CS: Did you find that David and Paul they like that ability to just start riffin’ extemporaneously, just going with it?
DOWSE: Oh, yeah, yeah, yeah. But David and Paul just feed off each other so well. David is a very well trained improv actor at the Loose Moose Theatre up in Calgary years ago, so he was able to jump in and the places where that would go…we were dying. If we were stuck in a car trailing behind them he would have us in tears on the floor. It was hilarious. We threw a lot great jokes away because they just were not as good as the best ones. There’s only room for one or two jokes.
CS: And this is not anything like false praise but David and Paul, I wish I could see them in more things together. They have this relationship that doesn’t feel like acting. It just feels so natural and so honest it doesn’t ever come across as fake or false or put on. Do the two of them, do they realize they have that kind of chemistry together?
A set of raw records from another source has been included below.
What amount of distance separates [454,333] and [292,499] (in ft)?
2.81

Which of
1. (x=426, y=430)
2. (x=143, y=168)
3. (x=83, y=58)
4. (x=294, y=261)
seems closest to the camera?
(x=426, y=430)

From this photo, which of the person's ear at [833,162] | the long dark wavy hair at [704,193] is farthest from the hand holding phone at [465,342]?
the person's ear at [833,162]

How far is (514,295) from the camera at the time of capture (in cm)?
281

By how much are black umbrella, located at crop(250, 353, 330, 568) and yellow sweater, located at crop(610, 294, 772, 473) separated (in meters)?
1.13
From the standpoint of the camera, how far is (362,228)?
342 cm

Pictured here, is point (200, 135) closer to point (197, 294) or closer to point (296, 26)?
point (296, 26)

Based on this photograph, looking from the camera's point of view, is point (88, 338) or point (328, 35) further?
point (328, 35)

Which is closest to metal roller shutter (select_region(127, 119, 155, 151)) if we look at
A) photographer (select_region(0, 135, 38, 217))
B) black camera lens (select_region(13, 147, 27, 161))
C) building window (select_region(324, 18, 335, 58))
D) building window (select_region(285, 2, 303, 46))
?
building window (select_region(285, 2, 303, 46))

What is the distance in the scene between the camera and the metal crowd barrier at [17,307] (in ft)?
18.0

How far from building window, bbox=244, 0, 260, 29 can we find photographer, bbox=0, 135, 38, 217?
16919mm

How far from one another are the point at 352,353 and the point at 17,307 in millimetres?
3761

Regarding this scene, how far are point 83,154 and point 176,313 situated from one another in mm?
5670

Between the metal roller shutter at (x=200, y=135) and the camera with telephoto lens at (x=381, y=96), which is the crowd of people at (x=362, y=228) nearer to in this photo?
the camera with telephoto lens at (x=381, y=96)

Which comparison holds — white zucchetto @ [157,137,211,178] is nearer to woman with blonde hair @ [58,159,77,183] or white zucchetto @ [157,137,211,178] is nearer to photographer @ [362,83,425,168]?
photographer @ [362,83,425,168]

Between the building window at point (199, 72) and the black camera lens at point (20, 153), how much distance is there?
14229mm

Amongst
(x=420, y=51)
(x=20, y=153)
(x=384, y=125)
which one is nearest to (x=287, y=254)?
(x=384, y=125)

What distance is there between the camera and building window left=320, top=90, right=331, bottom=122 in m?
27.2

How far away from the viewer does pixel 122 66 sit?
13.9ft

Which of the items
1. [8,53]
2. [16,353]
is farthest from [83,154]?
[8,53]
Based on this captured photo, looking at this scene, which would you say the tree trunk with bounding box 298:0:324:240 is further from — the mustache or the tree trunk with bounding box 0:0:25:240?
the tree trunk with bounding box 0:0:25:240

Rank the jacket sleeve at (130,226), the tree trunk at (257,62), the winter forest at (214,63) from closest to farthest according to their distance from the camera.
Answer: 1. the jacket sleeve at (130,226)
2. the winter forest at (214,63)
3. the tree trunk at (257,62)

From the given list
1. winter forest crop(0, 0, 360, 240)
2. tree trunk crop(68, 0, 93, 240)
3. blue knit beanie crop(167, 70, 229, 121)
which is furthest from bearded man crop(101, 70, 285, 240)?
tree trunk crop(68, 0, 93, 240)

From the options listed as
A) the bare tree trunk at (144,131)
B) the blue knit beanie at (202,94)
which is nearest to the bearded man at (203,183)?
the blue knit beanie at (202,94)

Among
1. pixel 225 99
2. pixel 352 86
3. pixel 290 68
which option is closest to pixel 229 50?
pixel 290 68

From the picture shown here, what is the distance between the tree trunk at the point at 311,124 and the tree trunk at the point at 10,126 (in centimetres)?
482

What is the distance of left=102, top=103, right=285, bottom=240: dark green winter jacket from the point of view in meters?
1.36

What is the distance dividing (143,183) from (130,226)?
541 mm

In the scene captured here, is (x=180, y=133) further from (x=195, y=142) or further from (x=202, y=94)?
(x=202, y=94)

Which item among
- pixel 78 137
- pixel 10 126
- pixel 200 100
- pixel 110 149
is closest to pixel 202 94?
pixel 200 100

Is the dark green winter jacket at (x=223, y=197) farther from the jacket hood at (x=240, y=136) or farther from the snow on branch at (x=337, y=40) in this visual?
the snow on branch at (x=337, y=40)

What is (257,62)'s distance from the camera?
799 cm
DOWSE: Oh, yeah, yeah, yeah. And that’s the nice thing to see seven years later come back right away. The first scene we shot I don’t know quite sure what the crew thought – I had never worked with any of these people before – but they immediately picked up like they have never stopped. They always know how to play off each other because they have been friends for so long. They grew up together.
CS:Â Was there any sort of temptation to put them in Goon?
DOWSE: Yeah, I tried to get Paul but he moved and had a baby and didn’t want to leave his family.
CS: I know I would be remiss if I didn’t ask about the production of Goon. I know Eugene Levy is one of the great improv artists. How was it working on that film?
DOWSE: Amazing and awesome. It might be my best to date. I am really proud of it. It’s powerful. He is an amazing actor. I was blessed to work with so many great actors and working with Eugene Levy – he’s a hero of mine. It really was a dream come true. And the irony is that in Goon he doesn’t play a comedic part, he plays a very serious part. Yeah, he’s got a couple lines here and there that are funny but he plays the brain surgeon’s father of our Goon. So, Goon is amazing. I’m a hockey fanatic. I love comedy. So it’s a perfect combination for me and I love my hours and I was excited to make a sports movie something like what Evan [Goldberg] was doing with Pineapple Express where violence is actually treated as physical comedy.
CS: And this was something you haven’t written. Was that odd directing a film you didn’t write?
DOWSE: No, it’s my second time doing that and each time you develop with them. You are not writing the physical pages but you definitely help out with the structure and how the story should go. It was really fun. It was more enjoyable because I had writers on the set with me. It was a blast and was really fun.